Available data:
------------------------------------------------
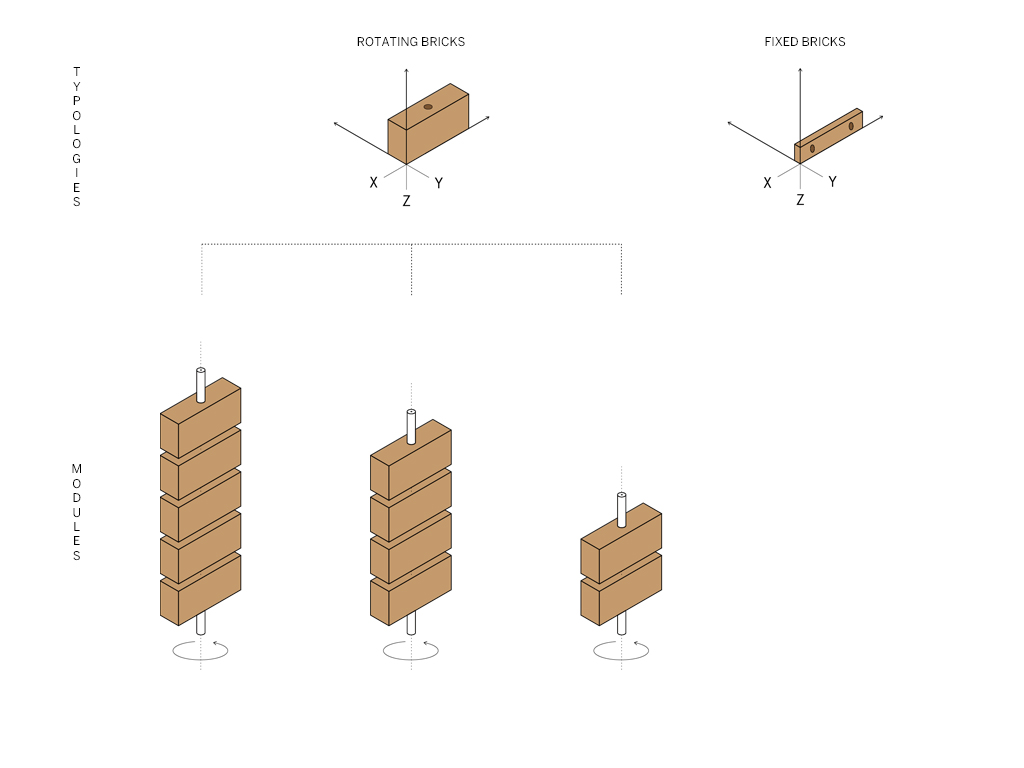 TYPOLOGIES

ROTATING BRICKS

X Y Z

FIXED BRICKS

X Y Z

MODULES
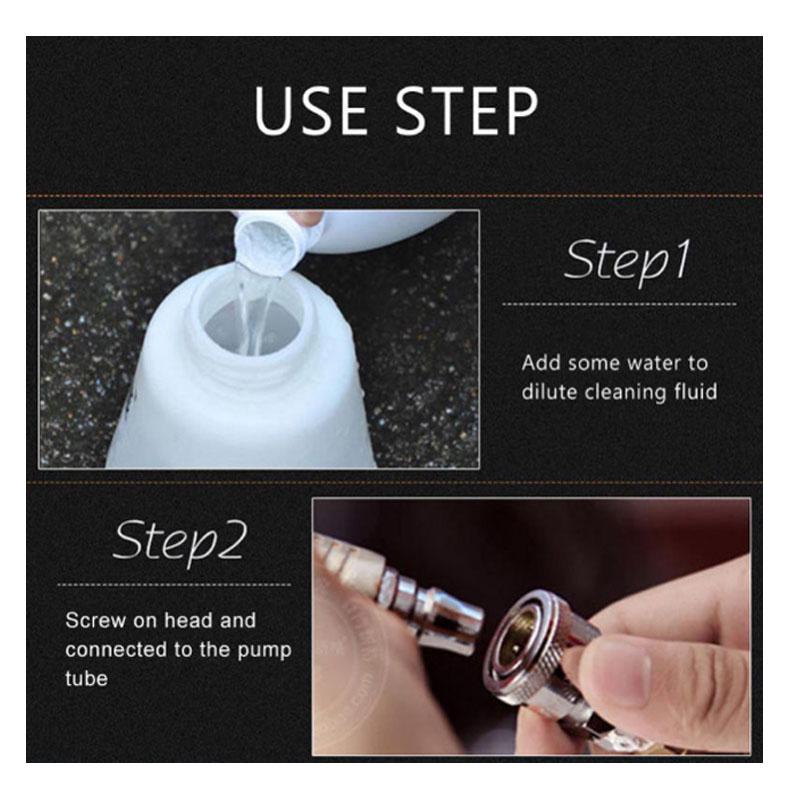 USE STEP

Step1

Add some water to dilute cleaning fluid

Step2

Screw on head and connected to the pump tube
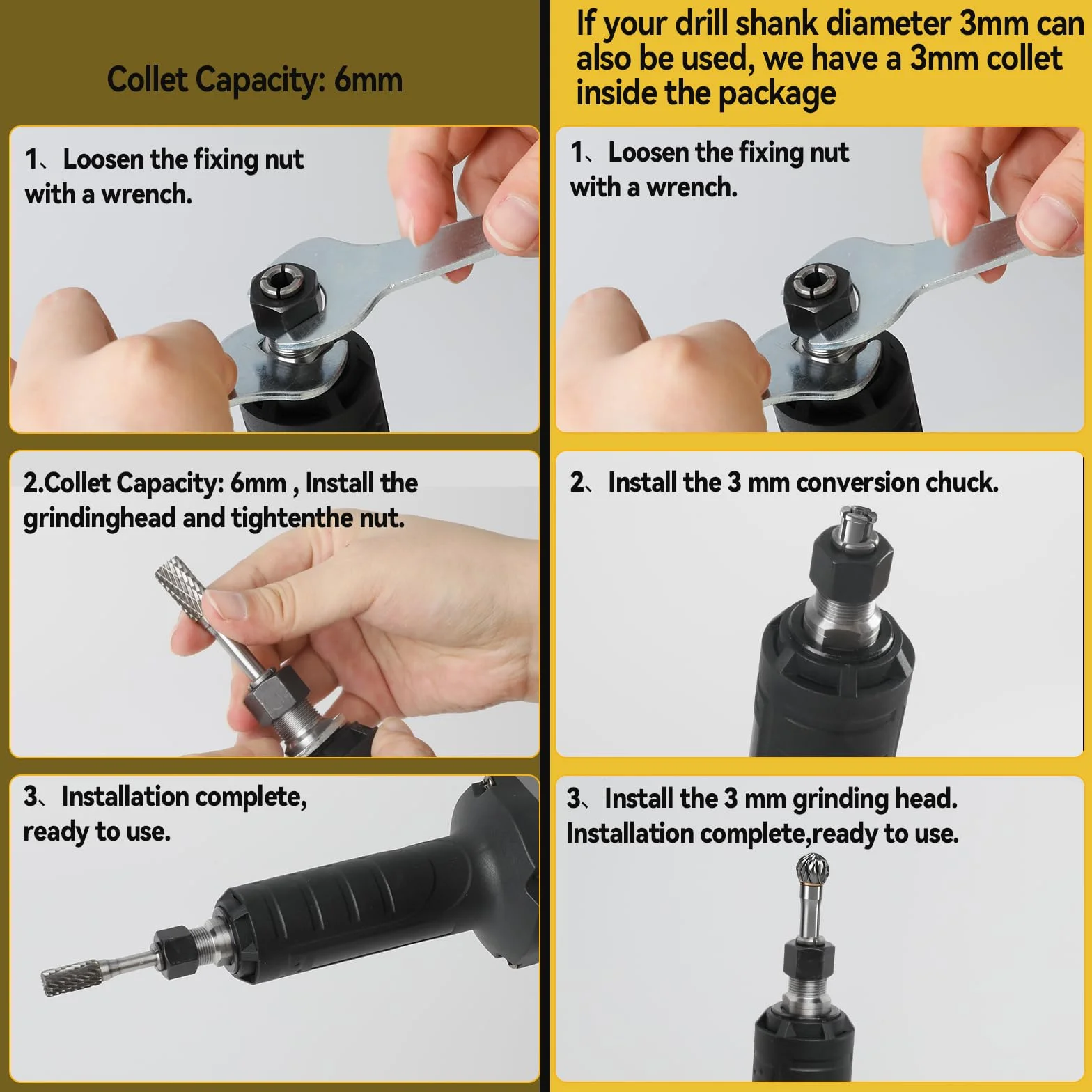 Collet Capacity: 6mm

1、Loosen the fixing nut with a wrench.

2.Collet Capacity: 6mm , Install the grindinghead and tightenthe nut.

3、Installation complete, ready to use.

If your drill shank diameter 3mm can also be used, we have a 3mm collet inside the package

1、Loosen the fixing nut with a wrench.

2、Install the 3 mm conversion chuck.

3、Install the 3 mm grinding head. Installation complete,ready to use.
------------------------------------------------
What the exercise asks: Set each line of the records down exactly, leaving every picture out.

Solved exercise:
 TYPOLOGIES

ROTATING BRICKS

X Y Z

FIXED BRICKS

X Y Z

MODULES
 USE STEP

Step1

Add some water to dilute cleaning fluid

Step2

Screw on head and connected to the pump tube
 Collet Capacity: 6mm

1、Loosen the fixing nut with a wrench.

2.Collet Capacity: 6mm , Install the grindinghead and tightenthe nut.

3、Installation complete, ready to use.

If your drill shank diameter 3mm can also be used, we have a 3mm collet inside the package

1、Loosen the fixing nut with a wrench.

2、Install the 3 mm conversion chuck.

3、Install the 3 mm grinding head. Installation complete,ready to use.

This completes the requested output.